After war in Libya, a need to assert nonviolence for Arab Spring

From Gandhi to Martin Luther King Jr. to Egypt's peaceful revolution, civil resistance has been proven successful. Syrians especially need to stick to nonviolent tactics now after Libya's war.

The timing could not be more perfect. Just as frustrated Arab protesters are feeling tempted to resort to violence, two events should remind them that nonviolent tactics have a winning track record.

One is the opening of a memorial in Washington this past weekend to Martin Luther King Jr. The granite statue aptly depicts the civil rights leader for his stern, principled commitment to peaceful resistance against racism and other injustices.

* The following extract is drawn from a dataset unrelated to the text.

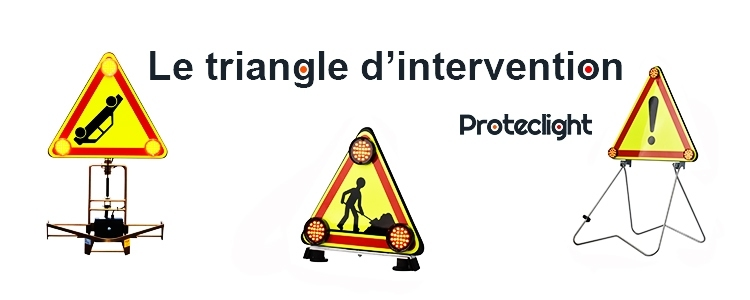Le Triangle Triflash d'intervention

The other event is a successful nonviolent movement in India that pushed the government on Saturday to take strong steps against corruption. Parliament was forced to act after throngs of middle-class Indians came out in support of Anna Hazare, an elderly activist who waged a 13-day hunger strike. His tactics evoked those of independence fighter Mohandas Gandhi, the 20th century’s icon of nonviolence.

These events are important because the violent overthrow of Libya’s longtime dictator, Muammar Qaddafi, should not be allowed to eclipse the model set by the largely nonviolent revolutions in Tunisia and Egypt.

Since the fall of the Qaddafi regime, some Syrian activists have argued for taking up arms. The Assad regime has so far killed more than 2,000 protesters and jailed tens of thousands. There is a worry that Syria may become like Iran, where pro-democracy dissidents have been suppressed since a 2009 peaceful uprising.

Syria’s cause for freedom would be lost, however, if impatient protesters now take up arms. In practical terms, rifles are no match against the military’s heavy weapons, even if NATO imposes a no-fly zone. And the opposition would also lose moral and political support abroad and, most critically, among many Syrians.

Right now, Syrians are largely united around the idea of liberty – an idea more powerful than guns. In Libya, the initial fight against Mr. Qaddafi was not well united around creating a democracy and it too quickly fell into a battle between tribes of the east and west. When a huge massacre appeared imminent, the United Nations authorized NATO to intervene.

After a while, Libya’s opposition did finally find a unity based on a democratic footing. But by then the civil war was clearly headed for violent regime change. It is possible that more Libyans have been killed in the war than if a well-organized, nonviolent movement had been well established – as it was in Egypt and, to a large degree, in Tunisia.

History shows that nonviolent tactics, if successful, create the most durable conditions for later democracy. Not only do they bring out more popular support, they appeal to the hearts of those supporting a regime.

As Gandhi pointed out during his campaign to end British rule, moral action has power: “We should meet abuse by forbearance. Human nature is so constituted that if we take absolutely no notice of anger or abuse, the person indulging in it will soon weary of it and stop.”

This helps explain why the militaries in Egypt and Tunisia turned on the ruling despots, as some have already done in the Syrian Army.

The Gandhian strategy has proved itself. A study of insurgencies from 1900 to 2006 by scholars Erica Chenoweth and Maria Stephan found that campaigns of nonviolent resistance were more than twice as effective as their violent counterparts.

These tactics are not the same as personal pacifism. Civil resistance requires disciplined organization, masses of courageous people, and a clever shifting of tactics, such as sit-ins, boycotts, or strikes, depending on the circumstances. The smart use of social media and cellphone images has lately been added to the mix.

Some tactics are quite local in style. In Cuba, for example, unarmed women dressed all in white have recently taken to the streets on behalf of political prisoners. They were brutally arrested, drawing foreign attention again to the Castro regime.

Nonviolence remains the best means to shred the legitimacy of autocrats in North Africa and the Middle East and to win democracy. Syrians need to try more and different peaceful tactics, and better unify their various sects and ethnicities. The many sacrifices of unarmed protesters so far has already brought critical scrutiny from the UN Human Rights Council and the Arab League.

Such a strategy is not only on the right side of history. It is on the right side of humanity.